Puis elle examine, en discussion commune, les amendements AC214 de Mme Isabelle Attard et AC235 de Mme Gilda Hobert.

Mme Isabelle Attard. Aujourd’hui, vous ne pouvez pas mettre vos photos de vacances sur les réseaux sociaux, par exemple Facebook, si certains monuments y apparaissent, par exemple le viaduc de Millau et la pyramide du Louvre, constructions dont les architectes sont toujours vivants ou qui sont toujours soumises au droit d’auteur. À l’étranger, songeons à la petite sirène de Copenhague. L’ossuaire de Douaumont est également concerné. En l’absence de législation adéquate, nous demandons une clarification qui permette de prendre des photos d’un panorama. Cette exception au droit d’auteur est d’ailleurs appelée, dans d’autres pays, « liberté de panorama ». Le public ne comprend absolument pas les restrictions actuellement applicables en France.

Je rappelle qu’en 2011 la Cour de cassation a introduit la notion d’inclusion fortuite ou accessoire.

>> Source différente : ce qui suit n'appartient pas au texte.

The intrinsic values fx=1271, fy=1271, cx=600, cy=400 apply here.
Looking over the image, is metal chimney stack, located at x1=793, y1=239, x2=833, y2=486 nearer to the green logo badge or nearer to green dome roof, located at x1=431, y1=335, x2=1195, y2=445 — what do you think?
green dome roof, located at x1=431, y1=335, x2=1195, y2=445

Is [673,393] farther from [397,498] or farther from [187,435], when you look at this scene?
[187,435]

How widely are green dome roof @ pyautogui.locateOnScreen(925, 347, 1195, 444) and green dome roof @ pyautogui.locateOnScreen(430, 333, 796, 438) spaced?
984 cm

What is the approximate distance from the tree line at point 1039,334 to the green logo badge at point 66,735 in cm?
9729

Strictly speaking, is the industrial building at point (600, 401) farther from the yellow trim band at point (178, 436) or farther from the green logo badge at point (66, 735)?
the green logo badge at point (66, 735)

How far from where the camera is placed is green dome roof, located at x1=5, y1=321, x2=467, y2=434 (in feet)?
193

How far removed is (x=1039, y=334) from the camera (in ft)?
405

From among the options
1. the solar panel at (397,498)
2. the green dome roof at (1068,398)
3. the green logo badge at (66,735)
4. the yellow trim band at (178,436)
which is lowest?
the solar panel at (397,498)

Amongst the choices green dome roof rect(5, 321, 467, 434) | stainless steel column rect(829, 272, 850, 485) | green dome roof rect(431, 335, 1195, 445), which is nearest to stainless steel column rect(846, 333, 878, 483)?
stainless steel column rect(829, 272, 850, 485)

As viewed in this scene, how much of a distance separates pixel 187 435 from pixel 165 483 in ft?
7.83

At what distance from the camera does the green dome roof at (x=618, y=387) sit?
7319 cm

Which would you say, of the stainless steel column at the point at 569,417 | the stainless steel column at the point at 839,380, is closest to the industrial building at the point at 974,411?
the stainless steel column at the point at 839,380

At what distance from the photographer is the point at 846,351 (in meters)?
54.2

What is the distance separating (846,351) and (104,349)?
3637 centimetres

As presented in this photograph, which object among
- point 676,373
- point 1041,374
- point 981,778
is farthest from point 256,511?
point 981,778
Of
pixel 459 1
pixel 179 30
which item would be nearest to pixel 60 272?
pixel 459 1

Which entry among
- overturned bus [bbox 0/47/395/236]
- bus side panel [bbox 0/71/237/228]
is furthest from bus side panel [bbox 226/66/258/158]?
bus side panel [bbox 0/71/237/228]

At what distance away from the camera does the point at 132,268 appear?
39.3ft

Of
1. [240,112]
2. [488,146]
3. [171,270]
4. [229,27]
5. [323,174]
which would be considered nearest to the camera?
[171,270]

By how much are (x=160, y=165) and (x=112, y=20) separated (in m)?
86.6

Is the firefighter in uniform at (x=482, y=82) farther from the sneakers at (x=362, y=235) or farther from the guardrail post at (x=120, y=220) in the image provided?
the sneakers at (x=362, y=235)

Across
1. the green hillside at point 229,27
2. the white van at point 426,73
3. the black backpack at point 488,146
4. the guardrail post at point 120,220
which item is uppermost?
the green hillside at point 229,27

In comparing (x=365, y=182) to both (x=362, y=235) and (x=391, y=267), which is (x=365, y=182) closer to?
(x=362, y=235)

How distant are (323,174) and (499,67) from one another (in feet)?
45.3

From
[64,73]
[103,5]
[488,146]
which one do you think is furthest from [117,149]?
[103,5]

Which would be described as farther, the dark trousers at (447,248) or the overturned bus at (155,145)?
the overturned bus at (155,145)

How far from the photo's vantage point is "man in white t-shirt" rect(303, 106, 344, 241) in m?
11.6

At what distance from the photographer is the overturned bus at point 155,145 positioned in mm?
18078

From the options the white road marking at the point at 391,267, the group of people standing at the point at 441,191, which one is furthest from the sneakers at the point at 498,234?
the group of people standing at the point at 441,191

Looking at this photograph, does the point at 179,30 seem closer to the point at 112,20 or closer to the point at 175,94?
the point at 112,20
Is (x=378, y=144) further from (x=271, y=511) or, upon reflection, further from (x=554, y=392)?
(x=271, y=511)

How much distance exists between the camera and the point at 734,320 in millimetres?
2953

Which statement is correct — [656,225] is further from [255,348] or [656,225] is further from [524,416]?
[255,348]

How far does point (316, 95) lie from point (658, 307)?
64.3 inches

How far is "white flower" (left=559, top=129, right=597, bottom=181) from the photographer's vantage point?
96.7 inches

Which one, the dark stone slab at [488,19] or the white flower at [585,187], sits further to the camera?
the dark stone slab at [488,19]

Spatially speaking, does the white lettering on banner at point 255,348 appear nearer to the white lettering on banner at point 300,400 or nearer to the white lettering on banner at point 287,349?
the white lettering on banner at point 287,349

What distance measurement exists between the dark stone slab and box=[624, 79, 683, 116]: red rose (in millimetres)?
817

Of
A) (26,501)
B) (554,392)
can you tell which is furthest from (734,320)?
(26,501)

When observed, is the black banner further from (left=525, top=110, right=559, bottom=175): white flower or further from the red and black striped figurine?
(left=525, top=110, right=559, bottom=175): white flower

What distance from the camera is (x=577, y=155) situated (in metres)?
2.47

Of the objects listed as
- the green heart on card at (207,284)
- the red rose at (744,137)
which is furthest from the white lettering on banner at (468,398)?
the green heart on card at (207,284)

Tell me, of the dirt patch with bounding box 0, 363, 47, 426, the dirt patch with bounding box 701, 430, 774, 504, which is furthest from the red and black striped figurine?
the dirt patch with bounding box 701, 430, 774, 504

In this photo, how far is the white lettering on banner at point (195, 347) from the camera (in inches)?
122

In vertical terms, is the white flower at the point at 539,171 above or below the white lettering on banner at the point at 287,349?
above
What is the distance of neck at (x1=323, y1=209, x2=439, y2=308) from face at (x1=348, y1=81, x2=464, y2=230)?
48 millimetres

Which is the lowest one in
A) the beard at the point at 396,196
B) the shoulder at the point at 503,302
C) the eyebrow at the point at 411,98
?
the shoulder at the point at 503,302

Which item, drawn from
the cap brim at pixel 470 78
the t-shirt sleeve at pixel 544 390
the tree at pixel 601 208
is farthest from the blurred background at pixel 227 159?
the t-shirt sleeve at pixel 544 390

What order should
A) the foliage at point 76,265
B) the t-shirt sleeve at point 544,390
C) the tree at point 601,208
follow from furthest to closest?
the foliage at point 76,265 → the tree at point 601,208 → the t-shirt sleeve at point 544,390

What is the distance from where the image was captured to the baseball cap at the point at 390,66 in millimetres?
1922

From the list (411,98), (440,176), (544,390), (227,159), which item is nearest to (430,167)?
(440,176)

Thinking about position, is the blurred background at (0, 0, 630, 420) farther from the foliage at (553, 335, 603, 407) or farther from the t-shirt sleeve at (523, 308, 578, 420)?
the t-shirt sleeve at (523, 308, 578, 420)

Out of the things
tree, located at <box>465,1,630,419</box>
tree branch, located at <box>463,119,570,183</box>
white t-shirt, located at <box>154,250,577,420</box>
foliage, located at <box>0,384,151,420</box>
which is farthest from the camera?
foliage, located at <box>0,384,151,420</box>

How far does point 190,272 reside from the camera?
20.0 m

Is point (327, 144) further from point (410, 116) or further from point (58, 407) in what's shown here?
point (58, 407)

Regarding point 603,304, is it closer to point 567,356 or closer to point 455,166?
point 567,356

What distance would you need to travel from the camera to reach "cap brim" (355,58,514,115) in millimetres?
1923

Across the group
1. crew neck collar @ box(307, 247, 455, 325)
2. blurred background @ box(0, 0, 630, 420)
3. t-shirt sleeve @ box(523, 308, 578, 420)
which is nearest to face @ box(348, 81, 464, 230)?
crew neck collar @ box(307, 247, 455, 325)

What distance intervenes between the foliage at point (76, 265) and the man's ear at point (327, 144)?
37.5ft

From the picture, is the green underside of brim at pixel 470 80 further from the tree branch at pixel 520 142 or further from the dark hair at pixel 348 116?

Elle devait se prononcer sur le documentaire Être et avoir, car l’auteur d’un manuel scolaire a porté plainte contre celui du documentaire : son livre y apparaissait dix minutes.

Comment déterminer si le sujet d’une photographie, par exemple, est une personne ou un monument ? Une personne qui mettrait des photographies de vacances sur Facebook pourrait ainsi être condamnée à payer des droits.

Mme Gilda Hobert. L’amendement AC235 a le même objet. Il s’agit de permettre de photographier, de dessiner, de reproduire, comme c’est permis dans d’autres pays, une œuvre architecturale apparaissant sur l’espace public.

M. le rapporteur. Je suis défavorable à ces amendements.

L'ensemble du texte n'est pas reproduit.